SECÇÃO DO DOCUMENTO:
18 junho 2018

Essa coisa do árabe


Por um lado, a utilização da palavra “árabe” é frequentemente imprecisa e, por outro lado, a evocação da “presença árabe” na Ibéria é muito fantasiada.

Arábia é a península entre o mar vermelho e o golfo pérsico. Tendo o Islão e o seu profeta aí nascido e a religião daí se expandido, generalizou-se uma equivalência forçada entre muçulmano e árabe. Os povos conquistados e colonizados sofreram uma enorme influência, mas isso não significou assimilação completa com anulação de especificidades e culturas, havendo também, evidentemente, diferenciações nas evoluções posteriores. Por esse princípio nós, e muitos mais, seriamos hoje simplesmente “romanos”.

A generalização é ajudada pelo facto de que para um muçulmano ser “árabe” é partilhar a etnia do seu profeta principal. Esta tendência é reforçada ainda pelo conceito da nação global e única, seja a histórica Umma (comunidade de todos os crentes), sejam os mais recentes projetos pan-arabizantes como o de Nasser, a partir do Egito. Por falar neste país, como explicar que um egípcio se assuma principalmente como “árabe”, quando a cultura e a história do seu país dão vinte a zero à das tribos nómadas vizinhas? O mesmo se pode dizer dos naturais do Mashrek (Levante) berço da civilização e até da escrita e do Magreb (Poente) muito mais próximos culturalmente da Europa do Sul do que dos nómadas do Hejaz (interior da tal península).

Do lado de cá, até os mais preocupados com o “outro”, apelando ao respeito pela sua identidade e cultura, não hesitam em correr toda a gente com a etiqueta de “árabe”, desde Casablanca até Damasco. Errado, muito errado. Uma generalização pouco esclarecida e desrespeitadora da diversidade cultural existente.

Sobre a presença na Ibéria dos “árabes”, cruzam-se dois romantismos. Há o dos invasores, usurpadores, que entraram por aqui à má-fila, sem terem direito para tal, obrigando a malta séria a refugiar-se num sótão, lá nas Astúrias, para depois heroicamente repor a normalidade.

REGISTOS:
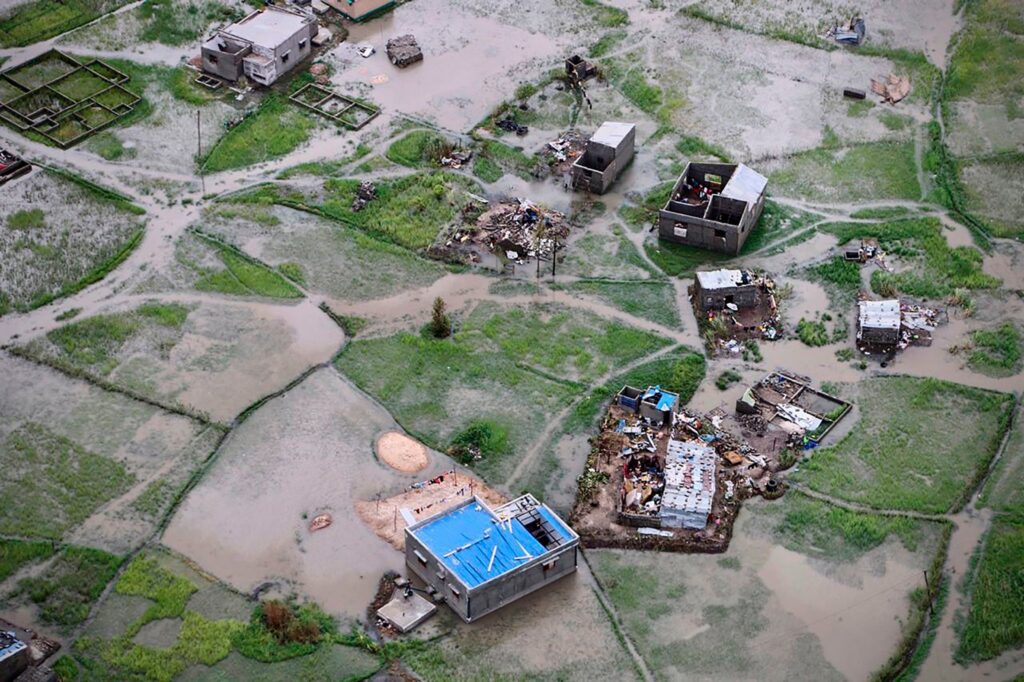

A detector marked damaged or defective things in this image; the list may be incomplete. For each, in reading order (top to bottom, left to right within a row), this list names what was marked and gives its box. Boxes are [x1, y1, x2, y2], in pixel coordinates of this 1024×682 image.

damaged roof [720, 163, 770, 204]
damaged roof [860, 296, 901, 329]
...
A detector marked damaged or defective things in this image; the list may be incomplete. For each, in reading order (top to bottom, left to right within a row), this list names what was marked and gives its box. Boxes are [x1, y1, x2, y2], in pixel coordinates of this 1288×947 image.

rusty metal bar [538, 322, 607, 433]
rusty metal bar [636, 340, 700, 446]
==
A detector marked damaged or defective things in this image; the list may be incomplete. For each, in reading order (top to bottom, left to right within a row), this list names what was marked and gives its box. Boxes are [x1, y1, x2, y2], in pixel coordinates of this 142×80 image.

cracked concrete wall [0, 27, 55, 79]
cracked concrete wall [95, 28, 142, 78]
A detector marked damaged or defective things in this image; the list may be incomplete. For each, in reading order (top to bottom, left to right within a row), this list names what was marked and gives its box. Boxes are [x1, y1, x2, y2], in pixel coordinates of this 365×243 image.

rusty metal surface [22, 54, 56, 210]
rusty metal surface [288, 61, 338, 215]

TAREFAS:
**a)** Resuma de forma mais breve o parágrafo da secção do documento que começa por «Arábia é a península», conservando os factos principais.
**b)** Segundo a secção do documento, o que designa a palavra Umma?

SOLUÇÕES:
**a)** A Arábia é a península entre o mar Vermelho e o golfo Pérsico. Como o Islão e o seu profeta nasceram aí e a religião daí se expandiu, generalizou-se uma equivalência forçada entre muçulmano e árabe. Os povos conquistados sofreram grande influência, mas não foram completamente assimilados nem perderam as suas culturas. Por essa lógica, seríamos hoje simplesmente «romanos».

**b)** A comunidade de todos os crentes.